Opinion
2021–01654, 2021–01657 Index No. 36104/18
11-29-2023
D & N LENDING, LLC, respondent, v. TACHLIS CORP., et al., appellants.
Blanchard & Wilson LLP, White Plains, NY (Dennis E.A. Lynch of counsel), for appellants. Maidenbaum & Associates, PLLC, Merrick, NY (Eric J. Canals of counsel), for respondent.
Blanchard & Wilson LLP, White Plains, NY (Dennis E.A. Lynch of counsel), for appellants.
Maidenbaum & Associates, PLLC, Merrick, NY (Eric J. Canals of counsel), for respondent.
VALERIE BRATHWAITE NELSON, J.P., JOSEPH J. MALTESE, WILLIAM G. FORD, BARRY E. WARHIT, JJ.
DECISION & ORDER In an action, inter alia, to recover on an account stated, the defendants appeal from (1) an order of the Supreme Court, Rockland County (Robert M. Berliner, J.), dated February 1, 2021, and (2) a judgment of the same court dated February 17, 2021. The order, insofar as appealed from, granted the plaintiff's motion for summary judgment on the complaint. The judgment, upon the order, is in favor of the plaintiff and against the defendants in the total sum of $89,713.50.
ORDERED that the appeal from the order is dismissed; and it is further,
ORDERED that the judgment is affirmed; and it is further,
ORDERED that one bill of costs is awarded to the plaintiff.
In March 2016, the defendant Yakov Friedman, as president of the defendant Tachlis Corp., completed an application for credit from Vanguard Printing, LLC. The application contained a personal guaranty from Friedman, which was separately executed and dated March 21, 2016. Vanguard Printing, LLC, subsequently entered into an asset purchase agreement with Vanguard Graphics, LLC. The plaintiff subsequently entered into a collateral acceptance agreement pursuant to which a security interest in all of the assets of Vanguard Graphics, LLC, was assigned to the plaintiff.
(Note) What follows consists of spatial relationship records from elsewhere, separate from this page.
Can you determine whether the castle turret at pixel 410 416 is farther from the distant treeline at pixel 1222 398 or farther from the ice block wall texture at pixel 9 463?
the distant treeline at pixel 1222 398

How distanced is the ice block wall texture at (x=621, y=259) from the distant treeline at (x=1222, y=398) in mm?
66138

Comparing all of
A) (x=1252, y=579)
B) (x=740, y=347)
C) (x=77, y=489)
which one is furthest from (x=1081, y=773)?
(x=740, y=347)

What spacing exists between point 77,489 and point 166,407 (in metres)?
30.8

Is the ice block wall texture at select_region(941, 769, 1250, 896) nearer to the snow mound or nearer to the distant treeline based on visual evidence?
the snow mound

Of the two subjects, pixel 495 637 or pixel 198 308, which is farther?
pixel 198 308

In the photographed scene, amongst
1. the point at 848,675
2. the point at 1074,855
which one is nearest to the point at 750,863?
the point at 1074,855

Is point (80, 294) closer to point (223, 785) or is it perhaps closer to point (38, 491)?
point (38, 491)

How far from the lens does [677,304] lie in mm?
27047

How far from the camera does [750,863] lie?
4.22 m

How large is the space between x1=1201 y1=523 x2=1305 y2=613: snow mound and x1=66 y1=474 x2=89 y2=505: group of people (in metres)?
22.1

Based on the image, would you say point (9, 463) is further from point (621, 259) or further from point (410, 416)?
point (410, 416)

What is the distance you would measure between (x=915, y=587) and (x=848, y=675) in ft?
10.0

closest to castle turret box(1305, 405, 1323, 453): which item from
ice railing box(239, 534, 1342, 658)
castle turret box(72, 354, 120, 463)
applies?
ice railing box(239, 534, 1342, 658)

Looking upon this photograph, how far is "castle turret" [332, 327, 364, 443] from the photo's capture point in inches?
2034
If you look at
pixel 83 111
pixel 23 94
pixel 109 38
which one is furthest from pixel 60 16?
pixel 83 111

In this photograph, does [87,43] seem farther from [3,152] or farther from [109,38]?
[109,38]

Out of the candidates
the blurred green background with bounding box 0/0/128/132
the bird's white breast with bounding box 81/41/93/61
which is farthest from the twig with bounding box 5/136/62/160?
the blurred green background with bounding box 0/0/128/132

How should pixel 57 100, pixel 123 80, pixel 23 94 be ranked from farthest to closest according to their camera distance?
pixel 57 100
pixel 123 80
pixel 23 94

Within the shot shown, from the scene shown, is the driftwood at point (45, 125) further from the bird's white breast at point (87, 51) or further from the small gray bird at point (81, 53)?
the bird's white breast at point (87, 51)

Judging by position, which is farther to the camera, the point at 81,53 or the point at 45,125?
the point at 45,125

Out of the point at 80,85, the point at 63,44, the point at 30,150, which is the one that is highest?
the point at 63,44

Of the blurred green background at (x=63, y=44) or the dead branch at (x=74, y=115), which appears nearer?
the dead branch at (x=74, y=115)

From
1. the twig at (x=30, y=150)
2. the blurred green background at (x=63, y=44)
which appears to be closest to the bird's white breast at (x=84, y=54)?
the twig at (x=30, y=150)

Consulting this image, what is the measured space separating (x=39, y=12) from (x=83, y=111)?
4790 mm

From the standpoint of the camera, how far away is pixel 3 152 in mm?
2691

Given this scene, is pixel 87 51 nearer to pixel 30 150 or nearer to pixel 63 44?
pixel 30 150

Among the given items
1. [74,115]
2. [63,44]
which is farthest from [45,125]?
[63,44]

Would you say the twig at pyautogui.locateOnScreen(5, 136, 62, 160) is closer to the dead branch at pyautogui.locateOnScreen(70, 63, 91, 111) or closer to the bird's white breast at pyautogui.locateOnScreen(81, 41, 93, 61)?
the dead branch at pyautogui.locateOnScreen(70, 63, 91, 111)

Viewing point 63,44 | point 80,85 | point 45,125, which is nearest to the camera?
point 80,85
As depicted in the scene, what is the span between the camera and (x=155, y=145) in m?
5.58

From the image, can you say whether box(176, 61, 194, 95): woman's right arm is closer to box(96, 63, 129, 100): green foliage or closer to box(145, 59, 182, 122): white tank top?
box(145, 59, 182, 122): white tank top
On October 15, 2018, the plaintiff commenced this action, inter alia, to recover on an account stated against the defendants. The defendants asserted, among other things, an affirmative defense that the execution of certain documents was fraudulent. The plaintiff moved for summary judgment on the complaint, and the defendants cross-moved for summary judgment dismissing the complaint. By order dated February 1, 2021, the Supreme Court granted the plaintiff's motion and denied the defendants’ cross-motion. The court issued a judgment in favor of the plaintiff and against the defendants in the total sum of $89,713.50. The defendants appeal.
The appeal from the intermediate order must be dismissed because the right of direct appeal therefrom terminated with the entry of the judgment in the action (see Matter of Aho, 39 N.Y.2d 241, 383 N.Y.S.2d 285, 347 N.E.2d 647 ). The issues raised on the appeal from the order are brought up for review and have been considered on the appeal from the judgment (see CPLR 5501[a][1] ).
Contrary to the defendants’ contention, the Supreme Court properly granted the plaintiff's motion for summary judgment on the cause of action to recover on an account stated. "An account stated is an agreement between parties to an account based upon prior transactions between them with respect to the correctness of the account items and balance due" ( Fleetwood Agency, Inc. v. Verde Elec. Corp., 85 A.D.3d 850, 851, 925 N.Y.S.2d 576 [internal quotation marks omitted]). "An agreement may be implied where a defendant retains bills without objecting to them within a reasonable period of time, or makes partial payment on the account" ( American Express Centurion Bank v. Cutler, 81 A.D.3d 761, 762, 916 N.Y.S.2d 622 ).
Here, the plaintiff made a prima facie showing of its entitlement to judgment as a matter of law on the cause of action to recover on an account stated (see American Express Centurion Bank v. Gabay, 94 A.D.3d 795, 795–796, 941 N.Y.S.2d 863 ). In support of its motion, the plaintiff submitted, inter alia, a transaction record reflecting that regular invoices were issued to Tachlis Corp. and Tachlis Corp. made partial payments on the invoices.
In opposition, the defendants failed to raise a triable issue of fact (see Winegrad v. New York Univ. Med. Ctr., 64 N.Y.2d 851, 487 N.Y.S.2d 316, 476 N.E.2d 642 ). Contrary to their contention, the affirmation of Friedman was insufficient to raise a triable issue of fact as to the authenticity of his signature on the personal guaranty (see Banco Popular N. Am. v. Victory Taxi Mgt., Inc., 1 N.Y.3d 381, 384, 774 N.Y.S.2d 480, 806 N.E.2d 488 ). Furthermore, the defendants failed to raise a triable issue of fact as to the amount due.
The defendants’ remaining contentions are either without merit or not properly before this Court.
BRATHWAITE NELSON, J.P., MALTESE, FORD and WARHIT, JJ., concur.